**TASK DESCRIPTION**
Work out how many lines of the listing below mention the word "world", and give only that figure.
▬▬▬▬▬▬▬▬▬▬
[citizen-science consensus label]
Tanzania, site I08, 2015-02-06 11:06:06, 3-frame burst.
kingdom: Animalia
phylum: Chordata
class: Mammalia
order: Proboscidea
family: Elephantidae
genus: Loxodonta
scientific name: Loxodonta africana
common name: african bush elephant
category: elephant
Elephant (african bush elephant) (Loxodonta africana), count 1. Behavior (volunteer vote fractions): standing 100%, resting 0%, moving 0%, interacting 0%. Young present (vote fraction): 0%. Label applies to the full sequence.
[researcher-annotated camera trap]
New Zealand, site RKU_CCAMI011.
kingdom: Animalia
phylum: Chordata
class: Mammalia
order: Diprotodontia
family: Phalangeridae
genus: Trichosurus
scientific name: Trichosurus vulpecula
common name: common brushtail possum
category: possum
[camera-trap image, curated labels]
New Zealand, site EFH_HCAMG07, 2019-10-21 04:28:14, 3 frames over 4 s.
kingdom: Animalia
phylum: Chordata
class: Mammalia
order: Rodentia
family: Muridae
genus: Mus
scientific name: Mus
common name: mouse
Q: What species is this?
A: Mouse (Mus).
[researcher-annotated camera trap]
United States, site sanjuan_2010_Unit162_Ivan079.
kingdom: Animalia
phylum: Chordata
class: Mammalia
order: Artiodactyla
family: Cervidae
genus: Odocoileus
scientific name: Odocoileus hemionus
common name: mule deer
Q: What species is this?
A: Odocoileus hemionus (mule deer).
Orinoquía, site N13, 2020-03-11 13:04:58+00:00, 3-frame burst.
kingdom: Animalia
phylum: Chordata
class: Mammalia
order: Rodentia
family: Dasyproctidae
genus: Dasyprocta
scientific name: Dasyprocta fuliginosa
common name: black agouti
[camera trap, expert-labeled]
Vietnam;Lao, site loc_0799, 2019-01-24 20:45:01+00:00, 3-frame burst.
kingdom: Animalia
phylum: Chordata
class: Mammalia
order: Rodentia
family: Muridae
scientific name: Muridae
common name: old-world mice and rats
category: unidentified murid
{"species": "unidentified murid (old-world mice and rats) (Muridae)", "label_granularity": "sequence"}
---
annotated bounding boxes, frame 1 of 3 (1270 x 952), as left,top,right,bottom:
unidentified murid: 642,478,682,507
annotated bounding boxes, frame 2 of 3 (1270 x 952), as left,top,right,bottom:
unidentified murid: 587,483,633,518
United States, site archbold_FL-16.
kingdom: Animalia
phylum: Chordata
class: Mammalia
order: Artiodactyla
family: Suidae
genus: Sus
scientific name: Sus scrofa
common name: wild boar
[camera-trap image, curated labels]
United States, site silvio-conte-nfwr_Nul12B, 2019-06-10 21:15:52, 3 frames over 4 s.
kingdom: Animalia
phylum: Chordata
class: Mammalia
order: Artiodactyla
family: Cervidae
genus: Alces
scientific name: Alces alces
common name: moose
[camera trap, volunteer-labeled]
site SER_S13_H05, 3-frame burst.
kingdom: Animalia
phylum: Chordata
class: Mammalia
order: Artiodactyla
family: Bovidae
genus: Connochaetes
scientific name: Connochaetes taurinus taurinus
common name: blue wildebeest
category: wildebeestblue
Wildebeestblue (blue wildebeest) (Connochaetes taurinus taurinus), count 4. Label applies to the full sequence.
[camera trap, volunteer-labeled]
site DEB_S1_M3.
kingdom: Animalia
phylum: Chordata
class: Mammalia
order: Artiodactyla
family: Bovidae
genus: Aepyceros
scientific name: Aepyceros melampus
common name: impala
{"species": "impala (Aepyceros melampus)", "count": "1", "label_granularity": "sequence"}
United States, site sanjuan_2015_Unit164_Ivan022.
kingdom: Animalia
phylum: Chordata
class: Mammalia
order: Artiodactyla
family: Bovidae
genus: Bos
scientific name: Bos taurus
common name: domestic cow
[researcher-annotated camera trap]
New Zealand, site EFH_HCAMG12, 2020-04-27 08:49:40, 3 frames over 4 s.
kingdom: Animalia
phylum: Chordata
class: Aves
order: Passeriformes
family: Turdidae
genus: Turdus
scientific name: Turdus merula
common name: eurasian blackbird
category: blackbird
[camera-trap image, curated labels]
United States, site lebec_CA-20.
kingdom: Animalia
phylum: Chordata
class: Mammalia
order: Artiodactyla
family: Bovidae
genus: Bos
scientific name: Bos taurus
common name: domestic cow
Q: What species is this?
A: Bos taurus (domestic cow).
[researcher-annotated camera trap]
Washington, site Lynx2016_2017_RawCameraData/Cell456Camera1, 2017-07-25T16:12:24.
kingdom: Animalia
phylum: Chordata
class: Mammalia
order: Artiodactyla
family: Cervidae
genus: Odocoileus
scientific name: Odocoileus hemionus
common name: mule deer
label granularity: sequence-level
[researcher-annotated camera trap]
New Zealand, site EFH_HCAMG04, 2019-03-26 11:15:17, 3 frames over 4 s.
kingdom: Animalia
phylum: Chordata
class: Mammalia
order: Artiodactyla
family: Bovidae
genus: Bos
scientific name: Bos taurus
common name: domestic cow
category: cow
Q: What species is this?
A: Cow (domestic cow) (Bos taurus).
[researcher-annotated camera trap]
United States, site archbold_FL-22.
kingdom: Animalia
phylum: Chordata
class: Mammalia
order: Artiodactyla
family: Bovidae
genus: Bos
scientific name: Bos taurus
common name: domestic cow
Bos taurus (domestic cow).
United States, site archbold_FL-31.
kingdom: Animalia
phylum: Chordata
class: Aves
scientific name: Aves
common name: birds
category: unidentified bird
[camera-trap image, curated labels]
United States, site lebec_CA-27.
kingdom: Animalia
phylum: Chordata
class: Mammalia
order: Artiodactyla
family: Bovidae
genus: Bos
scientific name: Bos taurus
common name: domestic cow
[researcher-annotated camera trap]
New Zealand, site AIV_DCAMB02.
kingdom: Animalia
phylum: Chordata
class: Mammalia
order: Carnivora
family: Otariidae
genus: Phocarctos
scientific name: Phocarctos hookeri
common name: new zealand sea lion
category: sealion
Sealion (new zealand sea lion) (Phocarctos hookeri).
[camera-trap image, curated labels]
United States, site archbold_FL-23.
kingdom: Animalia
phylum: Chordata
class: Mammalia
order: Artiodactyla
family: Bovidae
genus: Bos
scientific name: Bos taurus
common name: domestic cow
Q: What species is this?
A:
▬▬▬▬▬▬▬▬▬▬
**ANSWER TO THIS TASK**
2